* [PAGE TEXT]
All forms of compensation paid to you as an employee of the Company shall be less all applicable withholdings.

Stock Ownership Requirements

As Chief Executive Officer of the Company, you will be required to comply with the Company's Stock Ownership Requirements applicable to executive officers, which requires the Chief Executive Officer to maintain stock ownership equal in value to at least five times base salary within three years of the Start Date.

At-will Employment

 
 

 

Your employment with the Company will be for no specific period of time. Rather, your employment will be at-will, meaning that you or the Company may terminate the employment relationship at any time, with or without cause, and with or without notice and for any reason or no particular reason. Although your compensation and benefits may change from time to time, the at-will nature of your employment may only be changed by an express written agreement signed by an authorized officer of the Company.

Clawback

Any amounts payable hereunder are subject to any policy (whether currently in existence or later adopted) established by the Company providing for clawback or recovery of amounts that were paid to you. The Company will make any determination for clawback or recovery in its sole discretion and in accordance with any applicable law or regulation.

Governing Law

This offer letter shall be governed by the laws of Wisconsin, without regard to any state’s conflict of law principles.

Contingent Offer

This offer is contingent upon:

(a) Verification of your right to work in the United States, as demonstrated by your completion of an I-9 form upon hire and your submission of acceptable documentation (as noted on the I-9 form) verifying your identity and work authorization within three days of your Start Date;

(b) Completion of your background check and drug screening with results satisfactory to the Company; and

(c) Approval by the Board of your election as Chief Executive Officer and as a director of the Company.

* [EXTRACTED ENTRIES]
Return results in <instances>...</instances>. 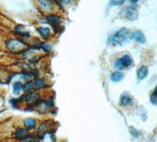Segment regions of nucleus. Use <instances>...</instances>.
Masks as SVG:
<instances>
[{
	"label": "nucleus",
	"instance_id": "f03ea898",
	"mask_svg": "<svg viewBox=\"0 0 157 142\" xmlns=\"http://www.w3.org/2000/svg\"><path fill=\"white\" fill-rule=\"evenodd\" d=\"M134 65L133 59L130 55L125 54L120 59H117L115 62L114 66L118 69H124L129 68Z\"/></svg>",
	"mask_w": 157,
	"mask_h": 142
},
{
	"label": "nucleus",
	"instance_id": "6e6552de",
	"mask_svg": "<svg viewBox=\"0 0 157 142\" xmlns=\"http://www.w3.org/2000/svg\"><path fill=\"white\" fill-rule=\"evenodd\" d=\"M120 102H121V104L124 105V106H130L133 103L131 95L128 93H124L121 95Z\"/></svg>",
	"mask_w": 157,
	"mask_h": 142
},
{
	"label": "nucleus",
	"instance_id": "4468645a",
	"mask_svg": "<svg viewBox=\"0 0 157 142\" xmlns=\"http://www.w3.org/2000/svg\"><path fill=\"white\" fill-rule=\"evenodd\" d=\"M39 5L43 8V9H46V10H48L51 8L52 6V3H51V1L49 0H40L39 2Z\"/></svg>",
	"mask_w": 157,
	"mask_h": 142
},
{
	"label": "nucleus",
	"instance_id": "4be33fe9",
	"mask_svg": "<svg viewBox=\"0 0 157 142\" xmlns=\"http://www.w3.org/2000/svg\"><path fill=\"white\" fill-rule=\"evenodd\" d=\"M139 0H130V2H132V3H136V2H138Z\"/></svg>",
	"mask_w": 157,
	"mask_h": 142
},
{
	"label": "nucleus",
	"instance_id": "f8f14e48",
	"mask_svg": "<svg viewBox=\"0 0 157 142\" xmlns=\"http://www.w3.org/2000/svg\"><path fill=\"white\" fill-rule=\"evenodd\" d=\"M37 31L43 39H48L50 37V36H51V30L48 28L41 27V28H37Z\"/></svg>",
	"mask_w": 157,
	"mask_h": 142
},
{
	"label": "nucleus",
	"instance_id": "dca6fc26",
	"mask_svg": "<svg viewBox=\"0 0 157 142\" xmlns=\"http://www.w3.org/2000/svg\"><path fill=\"white\" fill-rule=\"evenodd\" d=\"M21 88H22V84H21V82H15L13 84V93L14 94H19V92H21Z\"/></svg>",
	"mask_w": 157,
	"mask_h": 142
},
{
	"label": "nucleus",
	"instance_id": "7ed1b4c3",
	"mask_svg": "<svg viewBox=\"0 0 157 142\" xmlns=\"http://www.w3.org/2000/svg\"><path fill=\"white\" fill-rule=\"evenodd\" d=\"M6 45L7 48L13 51L21 50L23 48L26 47V43H23L19 39H8L6 42Z\"/></svg>",
	"mask_w": 157,
	"mask_h": 142
},
{
	"label": "nucleus",
	"instance_id": "1a4fd4ad",
	"mask_svg": "<svg viewBox=\"0 0 157 142\" xmlns=\"http://www.w3.org/2000/svg\"><path fill=\"white\" fill-rule=\"evenodd\" d=\"M132 36H133V38L137 42H138L140 43H145V37L144 34L140 31H136L134 33H132Z\"/></svg>",
	"mask_w": 157,
	"mask_h": 142
},
{
	"label": "nucleus",
	"instance_id": "2eb2a0df",
	"mask_svg": "<svg viewBox=\"0 0 157 142\" xmlns=\"http://www.w3.org/2000/svg\"><path fill=\"white\" fill-rule=\"evenodd\" d=\"M36 125V120L33 119V118H27L25 121H24V125L25 127H27L28 129H33Z\"/></svg>",
	"mask_w": 157,
	"mask_h": 142
},
{
	"label": "nucleus",
	"instance_id": "20e7f679",
	"mask_svg": "<svg viewBox=\"0 0 157 142\" xmlns=\"http://www.w3.org/2000/svg\"><path fill=\"white\" fill-rule=\"evenodd\" d=\"M125 17L129 21H135L138 17V10L134 6H128L125 9Z\"/></svg>",
	"mask_w": 157,
	"mask_h": 142
},
{
	"label": "nucleus",
	"instance_id": "9d476101",
	"mask_svg": "<svg viewBox=\"0 0 157 142\" xmlns=\"http://www.w3.org/2000/svg\"><path fill=\"white\" fill-rule=\"evenodd\" d=\"M124 77V74L122 72H120V71H116V72H114L112 73V75H111V80L113 81V82H120L121 81Z\"/></svg>",
	"mask_w": 157,
	"mask_h": 142
},
{
	"label": "nucleus",
	"instance_id": "39448f33",
	"mask_svg": "<svg viewBox=\"0 0 157 142\" xmlns=\"http://www.w3.org/2000/svg\"><path fill=\"white\" fill-rule=\"evenodd\" d=\"M47 21L53 27V28L56 29L61 24V17L56 15H49L47 17Z\"/></svg>",
	"mask_w": 157,
	"mask_h": 142
},
{
	"label": "nucleus",
	"instance_id": "f257e3e1",
	"mask_svg": "<svg viewBox=\"0 0 157 142\" xmlns=\"http://www.w3.org/2000/svg\"><path fill=\"white\" fill-rule=\"evenodd\" d=\"M132 39H133L132 32H131V31L127 28H122L112 36L110 42L114 47H117V46H123L126 44Z\"/></svg>",
	"mask_w": 157,
	"mask_h": 142
},
{
	"label": "nucleus",
	"instance_id": "9b49d317",
	"mask_svg": "<svg viewBox=\"0 0 157 142\" xmlns=\"http://www.w3.org/2000/svg\"><path fill=\"white\" fill-rule=\"evenodd\" d=\"M28 136V131L27 129H18L15 133V136L17 138L23 140Z\"/></svg>",
	"mask_w": 157,
	"mask_h": 142
},
{
	"label": "nucleus",
	"instance_id": "ddd939ff",
	"mask_svg": "<svg viewBox=\"0 0 157 142\" xmlns=\"http://www.w3.org/2000/svg\"><path fill=\"white\" fill-rule=\"evenodd\" d=\"M39 99V96L37 93H36V92H31V93H29L28 95H27L26 99H26V101L28 102V103H35V102H36Z\"/></svg>",
	"mask_w": 157,
	"mask_h": 142
},
{
	"label": "nucleus",
	"instance_id": "412c9836",
	"mask_svg": "<svg viewBox=\"0 0 157 142\" xmlns=\"http://www.w3.org/2000/svg\"><path fill=\"white\" fill-rule=\"evenodd\" d=\"M125 0H112L111 1V5L112 6H119V5H122L124 4Z\"/></svg>",
	"mask_w": 157,
	"mask_h": 142
},
{
	"label": "nucleus",
	"instance_id": "f3484780",
	"mask_svg": "<svg viewBox=\"0 0 157 142\" xmlns=\"http://www.w3.org/2000/svg\"><path fill=\"white\" fill-rule=\"evenodd\" d=\"M23 142H39V138L37 136H28L23 139Z\"/></svg>",
	"mask_w": 157,
	"mask_h": 142
},
{
	"label": "nucleus",
	"instance_id": "6ab92c4d",
	"mask_svg": "<svg viewBox=\"0 0 157 142\" xmlns=\"http://www.w3.org/2000/svg\"><path fill=\"white\" fill-rule=\"evenodd\" d=\"M150 101L151 103L154 105H156V102H157V98H156V88H155L154 90L153 93L152 94L151 96H150Z\"/></svg>",
	"mask_w": 157,
	"mask_h": 142
},
{
	"label": "nucleus",
	"instance_id": "0eeeda50",
	"mask_svg": "<svg viewBox=\"0 0 157 142\" xmlns=\"http://www.w3.org/2000/svg\"><path fill=\"white\" fill-rule=\"evenodd\" d=\"M148 73V69L146 66H141L137 71V77L138 80H143L147 77Z\"/></svg>",
	"mask_w": 157,
	"mask_h": 142
},
{
	"label": "nucleus",
	"instance_id": "aec40b11",
	"mask_svg": "<svg viewBox=\"0 0 157 142\" xmlns=\"http://www.w3.org/2000/svg\"><path fill=\"white\" fill-rule=\"evenodd\" d=\"M33 82L32 81H28V82L26 83V84H24V90L25 91V92H28V91H29V90H31L32 88V87H33Z\"/></svg>",
	"mask_w": 157,
	"mask_h": 142
},
{
	"label": "nucleus",
	"instance_id": "423d86ee",
	"mask_svg": "<svg viewBox=\"0 0 157 142\" xmlns=\"http://www.w3.org/2000/svg\"><path fill=\"white\" fill-rule=\"evenodd\" d=\"M11 79V74L7 71L0 70V84H6Z\"/></svg>",
	"mask_w": 157,
	"mask_h": 142
},
{
	"label": "nucleus",
	"instance_id": "a211bd4d",
	"mask_svg": "<svg viewBox=\"0 0 157 142\" xmlns=\"http://www.w3.org/2000/svg\"><path fill=\"white\" fill-rule=\"evenodd\" d=\"M44 80L42 78H38L36 79L35 83H34V86L36 87V88H41V87H43L44 86Z\"/></svg>",
	"mask_w": 157,
	"mask_h": 142
}]
</instances>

* [PROMPT] Reproduce the offer letter from "This offer letter" up to and including "director of the Company.", swapping "Wisconsin" for "Delaware".

* [SOLUTION TO THIS TASK]
This offer letter shall be governed by the laws of Delaware, without regard to any state’s conflict of law principles.

Contingent Offer

This offer is contingent upon:

(a) Verification of your right to work in the United States, as demonstrated by your completion of an I-9 form upon hire and your submission of acceptable documentation (as noted on the I-9 form) verifying your identity and work authorization within three days of your Start Date;

(b) Completion of your background check and drug screening with results satisfactory to the Company; and

(c) Approval by the Board of your election as Chief Executive Officer and as a director of the Company.